Also new in the 1.0 version are a series of tools that IBM says will make it easier to manage blockchain implementations. These include policies for administrators to set up blockchain networks, assign roles and levels of visibility, manage membership and enforce compliance.

IBM is also launching a Fabric Composer, which is a platform for making APIs that integrate with the hosted blockchain service. The idea is that IBM would host the secure, cloud-based infrastructure that blockchain implementations would run on.

Forrester Research Principal Analyst Martha Bennett says these are “significant” steps toward adding enterprise functionality to this technology, but “there are many steps that need to follow.”

Despite the significant amount of hype around blockchain, Gartner Research Director Rajesh Kandaswamy says the market is still in its earliest stages. “It’s a really interesting market because there is so much potential,” he says. “At the same time, there’s this disconnect between the work that’s in trials and proof of concept versus what is going on in production.”

Defining blockchain

Blockchain implementations have a handful of defining characteristics, Bennett says: It’s a write-once and append-only system (meaning records in the database cannot be changed, records can only be added to the ledger); it’s distributed and at least partially replicated in multiple locations; it’s crypto-secured through a public or private key infrastructure and it uses hashes.

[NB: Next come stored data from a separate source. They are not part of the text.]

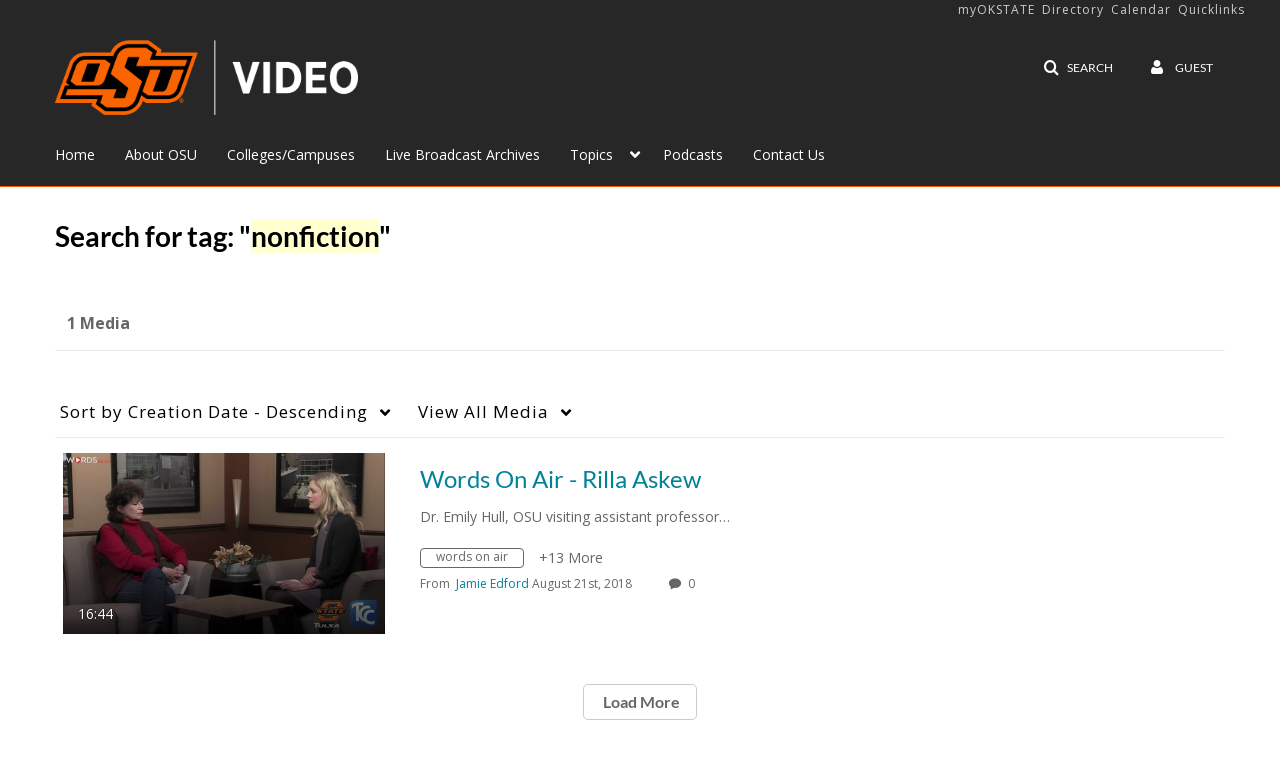

--- FILE ---
content_type: text/plain;charset=UTF-8
request_url: https://video.okstate.edu/user/get-details?format=ajax&_=1768527273745
body_size: 479
content:
{"content":[{"target":"#userMobileMenuDisplayName, #userMenuDisplayName","action":"replace","content":"Guest"}],"script":"$(\"body\").trigger(\"userDetailsPopulated\");;document.querySelector(\"meta[name=xsrf-ajax-nonce]\").setAttribute(\"content\", \"[base64]\");"}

The hash functionality is particularly important, Bennett notes. “Each individual transaction is hashed into the chain, and each block, which contains a bunch of transactions, is also hashed, which links it to the previous block,” she explains. “The moment anyone tries to change a transaction, everyone who has access to the chain would know immediately that it’s been tampered with because the hash wouldn’t match.”

This creates a platform where multiple parties can share data, but all have proof that past records have not been changed. “It’s quite a remarkable platform, but it’s in the very, very early stages of maturity,” she says. The fact that IBM has commercialized the 1.0 version of Hyperledger fabric in Bluemix and introduced some management tools are good steps, she says.

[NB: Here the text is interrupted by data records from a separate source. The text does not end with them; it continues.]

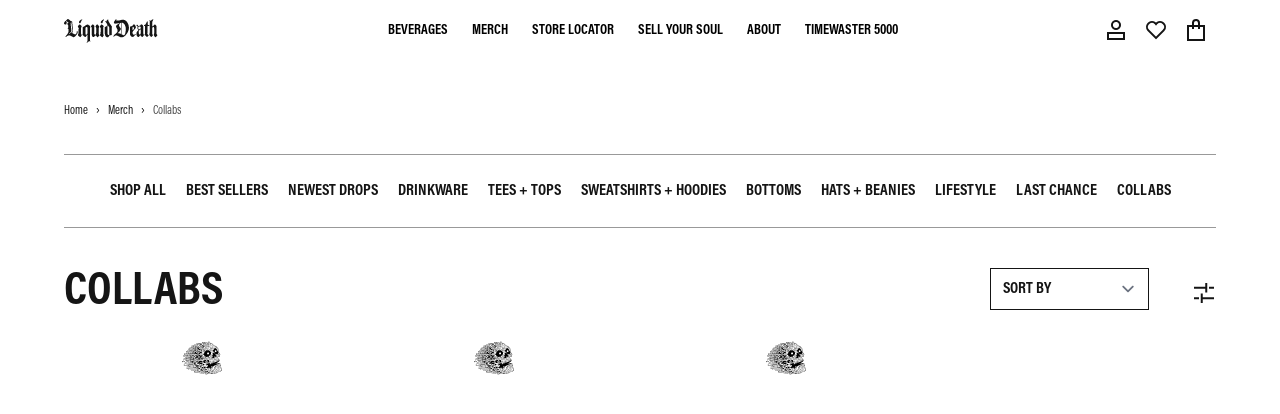

--- FILE ---
content_type: text/javascript; charset=utf-8
request_url: https://liquiddeath.com/en-vg/cart/update.js
body_size: 618
content:
{"token":"hWN7wtbgDQZQw7YDylhjnNGT?key=3fe97186d0c40e094d66e1c6f8c68c3b","note":null,"attributes":{"_source":"Rebuy","_attribution":"Smart Cart"},"original_total_price":0,"total_price":0,"total_discount":0,"total_weight":0.0,"item_count":0,"items":[],"requires_shipping":false,"currency":"USD","items_subtotal_price":0,"cart_level_discount_applications":[],"discount_codes":[],"items_changelog":{"added":[]}}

Kandaswamy cites Gartner estimates that blockchain could produce $176 billion in business value-add by 2025. Most of the initial blockchain trails have been in the financial services industry, but he says use cases are expanding, especially in the area of supply chain management for retailers, manufacturers or any company that needs to track a product life cycle in a secure way with multiple parties.

IBM cites a customer in Beijing it’s been working with named Energy-Blockchain Labs, which created a carbon credit asset management system based on IBM’s blockchain offering. Other customers IBM cites include startup Everledger, Bank of Tokyo-Mitsubishi UFJ and Northern Trust.